The good news for Pico vs. Island Trees: Their CD Release Party show with International Orange and Go*Machine drew 400 people to the Lincoln Theatre on January 4th. And their debut album, just wait. , hits shelves February 10 through Deep South Records.
The mediocre news for Pico vs. Island Trees: Despite their ambition their debut effort could have been better.
During a midsummer afternoon's talk of future tour buses and of making much more than a local music scene, the three pals from Raleigh who make up the band--Bryan Carter, Chris Karlsson and Jeremy Bullock--beamed when they discussed John Mayer last June. They were enthralled with Mayer's decision to invite ?uestlove of The Roots to play drums over a track on his new album, and they confessed that he was an inspiration. Frontman/drummer/vocalist Carter even went so far as to suggest that, musically, he and his bandmates thought like Mayer. And, despite Mayer's more recent attempts at relegating himself into musical irrelevancy through unabashed Gap-ad album covers and redundant singles, that seemed to be a huge claim. They were comparing themselves to one of their heroes, who had infused his own blues background and love of hip-hop, rhythm n' blues, and The Police into a halfway decent pop amalgamation wildly adored by the masses.
Those comparisons, at least for now, aren't qualified. While the influence of Mayer and one half-dozen other rootsy college rock acts are apparent in the Pico mix, their Bobby Patterson-produced debut effort, just wait. , is, at times, unsteady on its feet. Carter's drumming lacks the soul that defined Patterson's DAG and some of the vocals and instrumental arrangements fail to soar when they could.

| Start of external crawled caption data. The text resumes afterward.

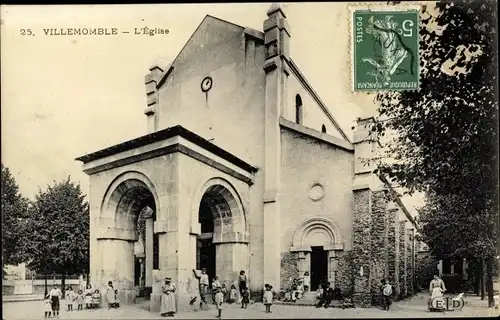 Ak Villemomble Seine-Saint-Denis, L'Église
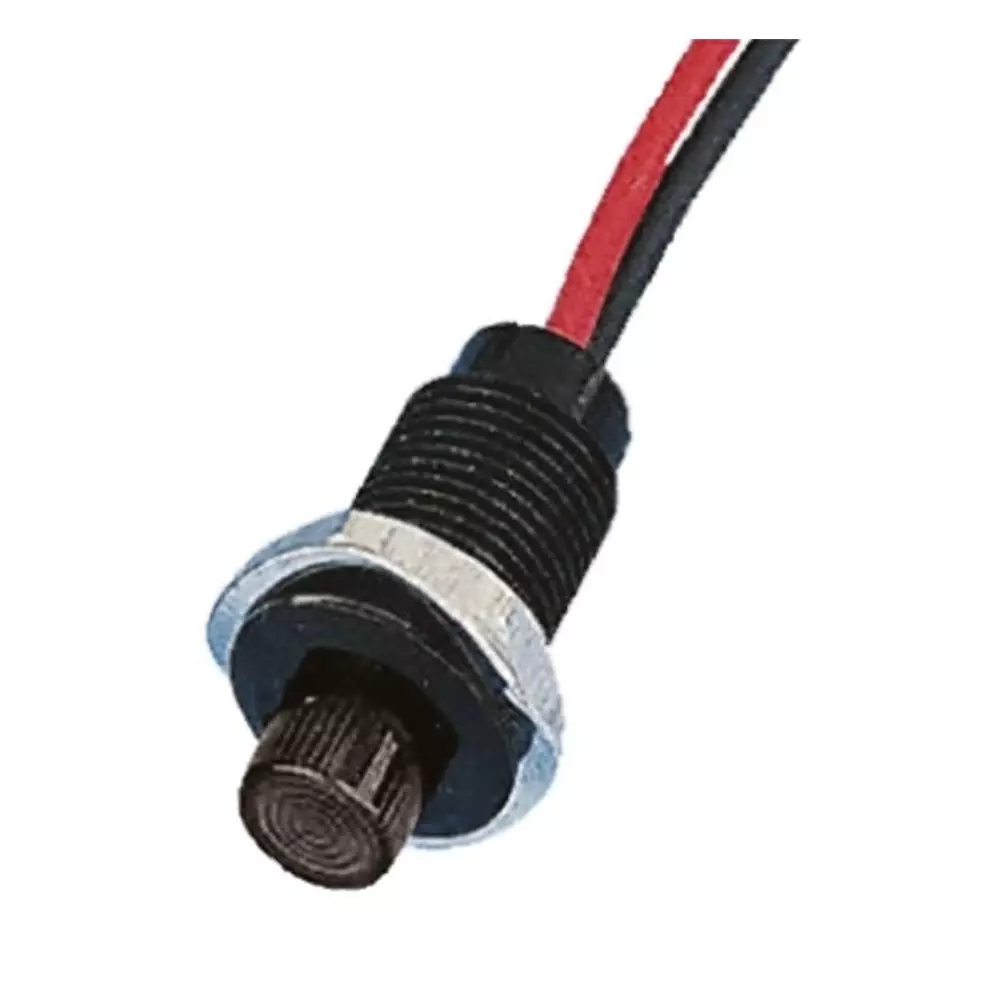 Oxley White Indicator, 12V ac, 10.2 mm Mounting Hole Size, Lead Wires Termination, OXL/CLH/100/P/12AC/FL30/WE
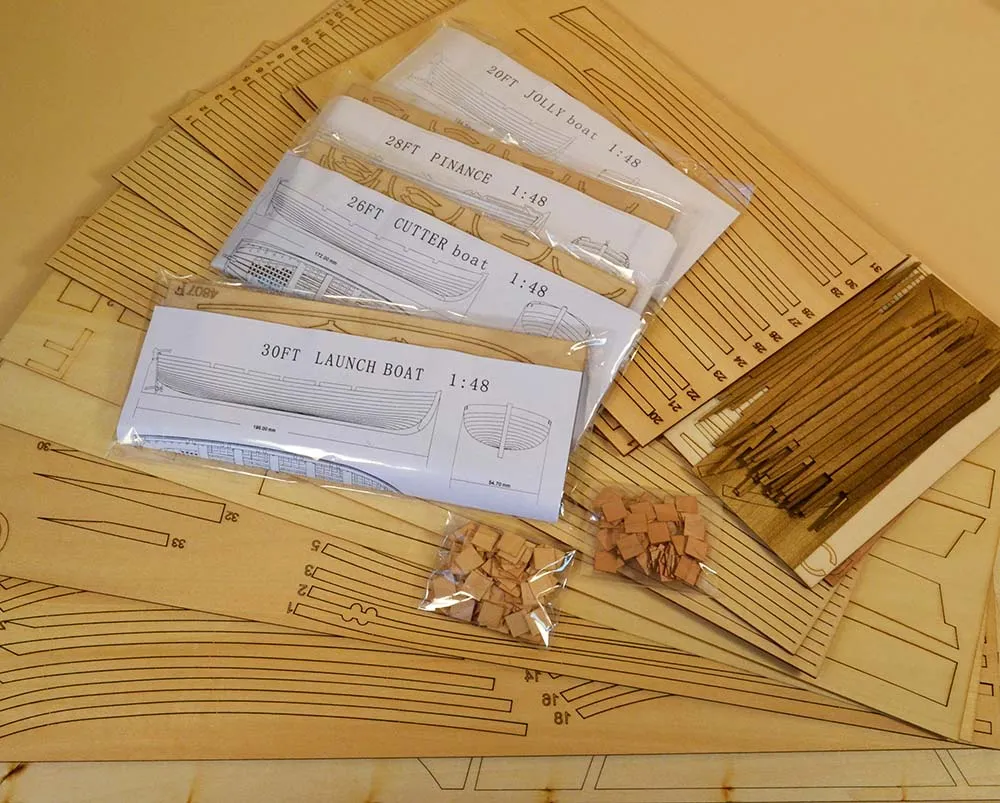 модель корабля для сборки HMS Surprise (полная версия)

But there is, at least, something here. After all, this isn't the logical EP that would seem to be the customary and much less expensive move for most trios just now beginning their second semester in three colleges spread over two states. This is--for better or worse--a carefully made, twelve-track debut that represents no less than seven months of actual studio time and clocks in at just under 50 minutes. It even ends with the even keel of an acoustic, instrumental denouement. And, like that obvious ambition, the writing runs the gamut--from the forlorn "In The Sky" to the tongue-tied puppy love smiling through "Brand New Set of Wings" and "Saying The Opposite," Carter and the Pico boys have a lot to say. On occasion, the sentiment is spoiled by an easy, thoughtless rhyme or the one-off platitude, though maturity seems but a wink away for Carter as a songwriter. His words pose twice the charm of Mr. Mayer's, and--at his best--he marries an impressive wit with a vocabulary that transcends customary pop and the ilk. "Last night, I felt just like Medeski / And I wish that Martin Wood," he puns at one point. The hooks are sometimes perfect, and the song structures alternately relish originality (the afore-mocked "Mother of Pearl") and scholasticism (the Dispatch-fueled and Robert Sledge-accompanied "Six Up"). There's potential here, but that may only blossom into a truly fitting Pico record given two years.
Hell, just wait.
Triangle electrified funk rock quartet Saunter recently released a four-track EP produced by John Custer and recorded at his NVision Studios. Look for a chat with the band in two weeks
Bifocal Media will release Future Anterior, the 12th album from hyperactive Murfreesboro, Tenn. math rock trio Serotonin on January 27.